Записи вопросов по сценам:
□ □ □

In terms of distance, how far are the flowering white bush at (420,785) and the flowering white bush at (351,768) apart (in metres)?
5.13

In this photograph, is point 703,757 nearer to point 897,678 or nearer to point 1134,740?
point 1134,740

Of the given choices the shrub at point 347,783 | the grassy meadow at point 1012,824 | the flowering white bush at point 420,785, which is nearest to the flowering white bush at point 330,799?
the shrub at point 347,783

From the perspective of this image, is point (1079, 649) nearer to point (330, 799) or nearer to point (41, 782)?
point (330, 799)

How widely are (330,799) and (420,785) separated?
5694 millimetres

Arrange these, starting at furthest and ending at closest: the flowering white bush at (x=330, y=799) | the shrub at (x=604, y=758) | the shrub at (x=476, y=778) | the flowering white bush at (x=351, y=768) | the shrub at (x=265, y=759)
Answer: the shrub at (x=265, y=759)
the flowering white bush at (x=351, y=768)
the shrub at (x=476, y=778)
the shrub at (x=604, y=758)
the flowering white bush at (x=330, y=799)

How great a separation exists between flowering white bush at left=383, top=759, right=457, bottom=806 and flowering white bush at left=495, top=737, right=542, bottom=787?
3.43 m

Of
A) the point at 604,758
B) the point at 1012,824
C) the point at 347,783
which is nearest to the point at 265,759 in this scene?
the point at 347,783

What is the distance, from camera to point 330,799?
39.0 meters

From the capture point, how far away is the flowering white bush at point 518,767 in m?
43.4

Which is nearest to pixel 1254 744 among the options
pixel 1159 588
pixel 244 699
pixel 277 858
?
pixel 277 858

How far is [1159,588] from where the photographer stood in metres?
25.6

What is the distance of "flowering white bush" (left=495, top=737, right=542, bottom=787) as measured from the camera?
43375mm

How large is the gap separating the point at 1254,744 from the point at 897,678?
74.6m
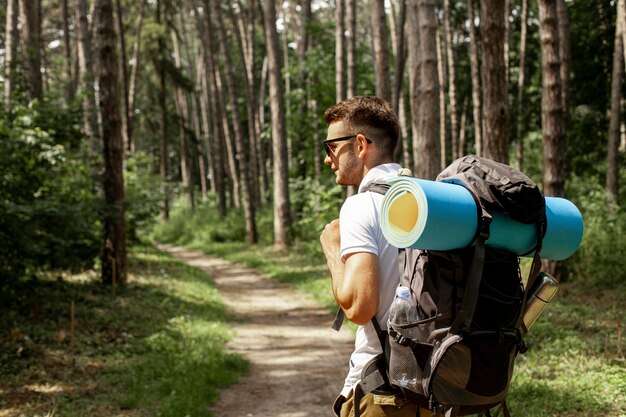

□ □ □

# Цель задания:
Во всех строках выше замените «nearer» на «closer», оставив прочий текст без изменений. Изображения в ответ не включайте.

# Решение задания:
In terms of distance, how far are the flowering white bush at (420,785) and the flowering white bush at (351,768) apart (in metres)?
5.13

In this photograph, is point 703,757 closer to point 897,678 or closer to point 1134,740?
point 1134,740

Of the given choices the shrub at point 347,783 | the grassy meadow at point 1012,824 | the flowering white bush at point 420,785, which is nearest to the flowering white bush at point 330,799?
the shrub at point 347,783

From the perspective of this image, is point (1079, 649) closer to point (330, 799) or closer to point (41, 782)?
point (330, 799)

How widely are (330,799) and (420,785) separated?
5694 millimetres

Arrange these, starting at furthest and ending at closest: the flowering white bush at (x=330, y=799) | the shrub at (x=604, y=758) | the shrub at (x=476, y=778) | the flowering white bush at (x=351, y=768) | the shrub at (x=265, y=759)
Answer: the shrub at (x=265, y=759)
the flowering white bush at (x=351, y=768)
the shrub at (x=476, y=778)
the shrub at (x=604, y=758)
the flowering white bush at (x=330, y=799)

How great a separation exists between flowering white bush at left=383, top=759, right=457, bottom=806 and flowering white bush at left=495, top=737, right=542, bottom=787?
3.43 m

Of
A) the point at 604,758
B) the point at 1012,824
C) the point at 347,783
which is nearest to the point at 265,759 in this scene?
the point at 347,783

What is the distance, from camera to point 330,799?
39.0 meters

From the capture point, how far away is the flowering white bush at point 518,767 in m?
43.4

Which is nearest to pixel 1254 744 among the options
pixel 1159 588
pixel 244 699
pixel 277 858
?
pixel 277 858

How far is [1159,588] from where the photographer stood in metres?
25.6

What is the distance of "flowering white bush" (left=495, top=737, right=542, bottom=787) as measured from the camera?
43375mm

How large is the gap separating the point at 1254,744 from the point at 897,678?
74.6m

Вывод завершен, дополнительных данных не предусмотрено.